_PASSAGE_

Presenting the 2006/07 budget, Botswana's finance minister Baledzi Gaolathe called upon Batswana to use what he was giving them to build an innovative and more productive economy. The budget, which found favour with the public, reduces personal taxes, increases development spending, raises public service wages, and commits to $7bn worth of growth-accelerating projects.


"The private sector needs to strengthen its ability to be innovative in order to compete in world markets. There have been concerns about our workers' unsatisfactory attitude towards their jobs and inadequate focus on the customer. They have to strive for improved productivity to enhance Botswana's competitiveness," he told the National Assembly in February while presenting a budget in surplus by $171.7m.

Gaolathe also said that 2004-05, expected to show a P1.43bn deficit, would outturn at P574m surplus; and a budgeted P112m surplus for 2005-06 would be improved to P1.58bn (the current pula/dollar exchange rate is approximately P18.5/$1).

Although the unassuming finance minister would be embarrassed to be credited with bringing about this good fortune, it is his prudent but often criticised tough fiscal policies of the past two years that have found the resources to regenerate an economy that, while fundamentally sound, is suffering short-term malaise.

Most of the resources for his new policies have come from his innovative forex manipulation of the dollar earnings from diamond production.

_DATASET EXCERPTS_
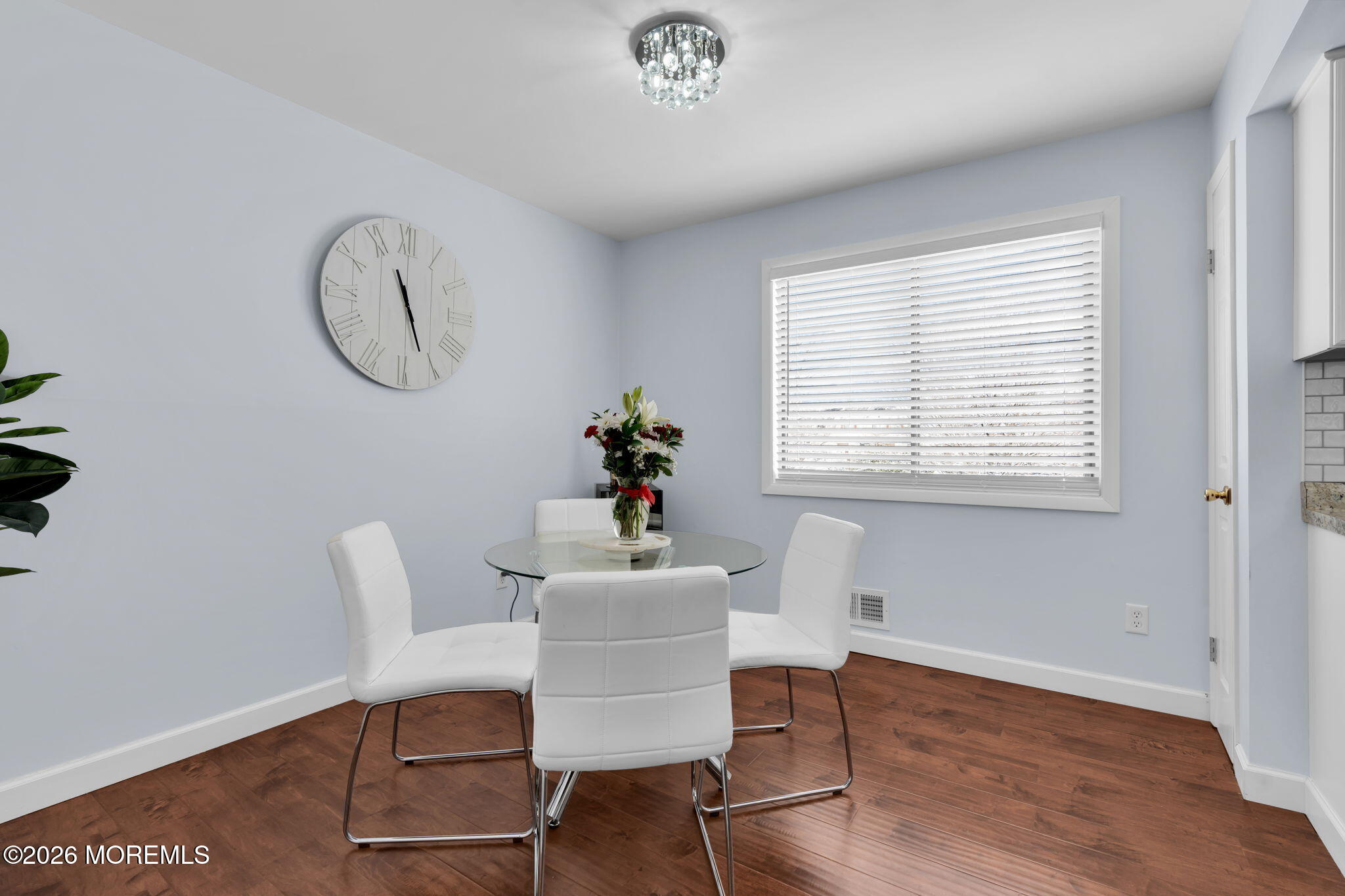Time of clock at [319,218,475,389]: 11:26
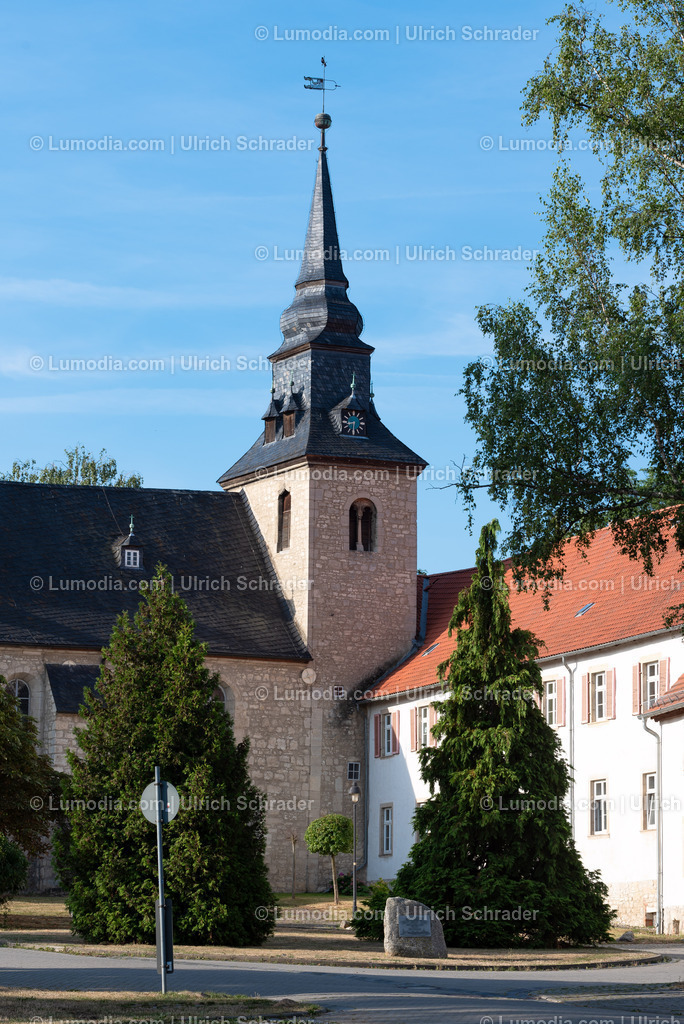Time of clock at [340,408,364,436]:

* * *

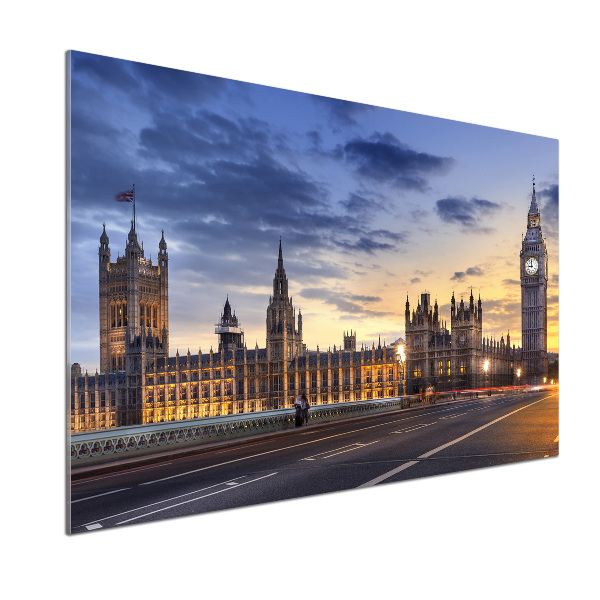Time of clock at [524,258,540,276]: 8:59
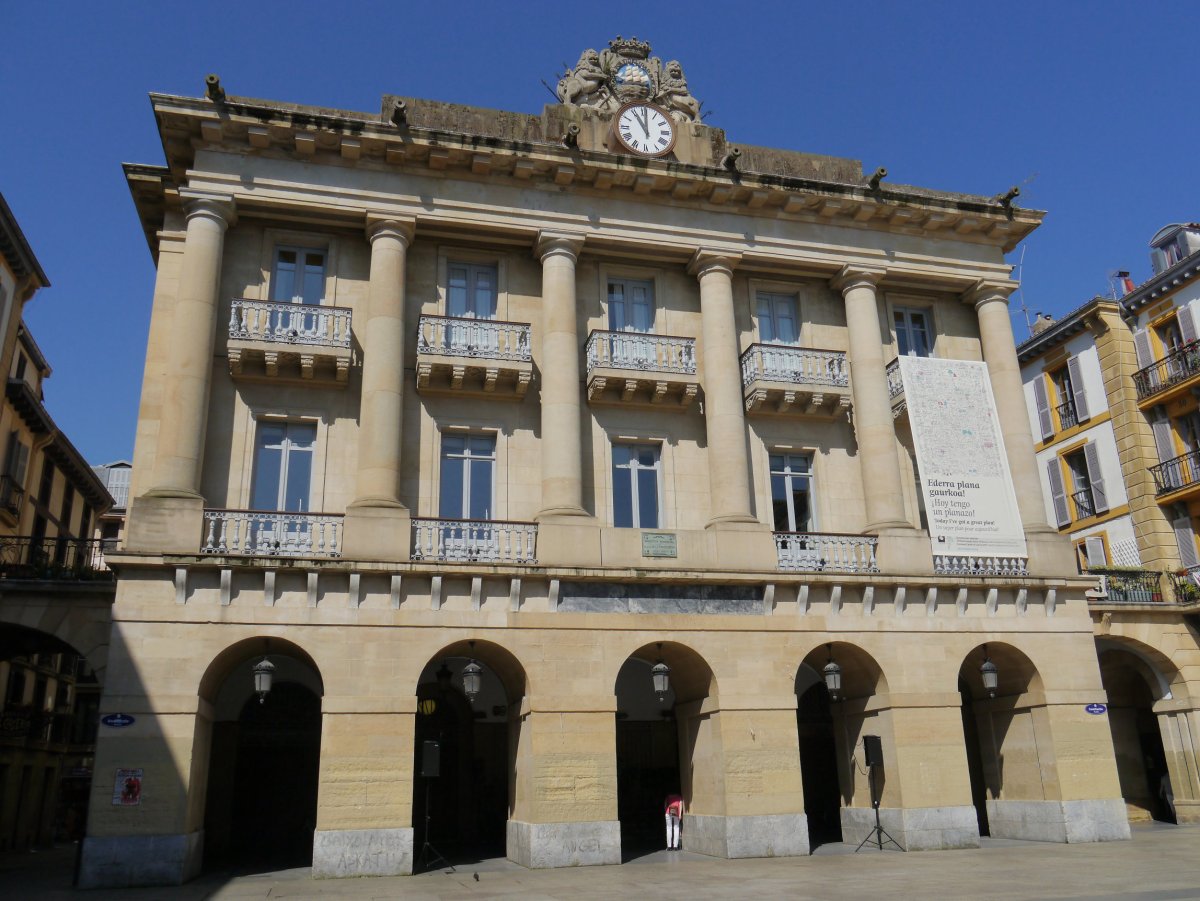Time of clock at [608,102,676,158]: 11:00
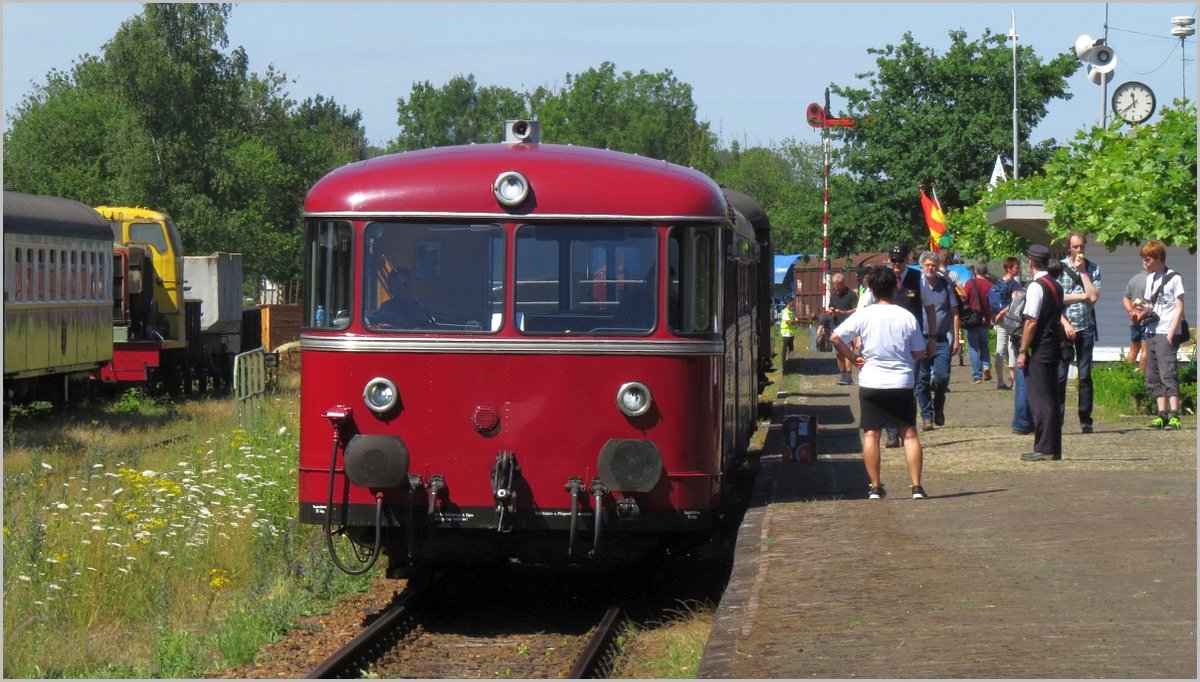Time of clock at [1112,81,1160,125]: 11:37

---

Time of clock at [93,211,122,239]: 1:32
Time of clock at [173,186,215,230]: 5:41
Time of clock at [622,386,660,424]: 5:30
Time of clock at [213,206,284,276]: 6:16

_WHAT IS ASKED_
#1 In the passage on Botswana's 2006/07 budget, do these statements agree with the text? (a) The budget raises personal taxes. (b) Gaolathe spoke to the National Assembly in February. (c) Most resources for the new policies came from new mining licenses. Answer yes or no for each and quote the words that decide it.
#2 Continue the passage on Botswana's 2006/07 budget from its last sentence.
Nothing here requires the items.

_WRITTEN RESPONSES_
#1
(a) No: "reduces personal taxes"
(b) Yes: "he told the National Assembly in February"
(c) No: "Most of the resources for his new policies have come from his innovative forex manipulation of the dollar earnings from diamond production."

#2
In volume (carat weight) it has--and will in the future--change only slightly. Botswana is the world's largest producer by value of diamonds and produced 31.9m carats in 2005 and 31.1m in 2004--but production has reached a plateau.

Over 2004, Botswana's export of diamonds totalled $2.8bn; in 2005, they were an estimated $2.6bn--but in May last year, Gaolathe devalued the pula by 12% and instituted a 'crawling band' exchange regime.

"It has been done," said Gaolathe, "to help Botswana's new export industries whose market is South Africa." The pula had been appreciating against the dollar and the rand--it now began to track the heavily dollar-influenced South African rand month by month.

The exporters did benefit, but pula diamond revenues more so. "Mineral revenues over 2005-06 increased by $174.9m primarily because of diamond revenue increases," Gaolathe said. "A record surplus in the current account of $1.2bn is forecast for 2005, driven by a balance of substantial increase in exports as compared to the smaller increase in imports. Exports of goods in 2005 are $4.2bn which represents a 31% increase on 2004, mainly reflecting increased exports of diamonds."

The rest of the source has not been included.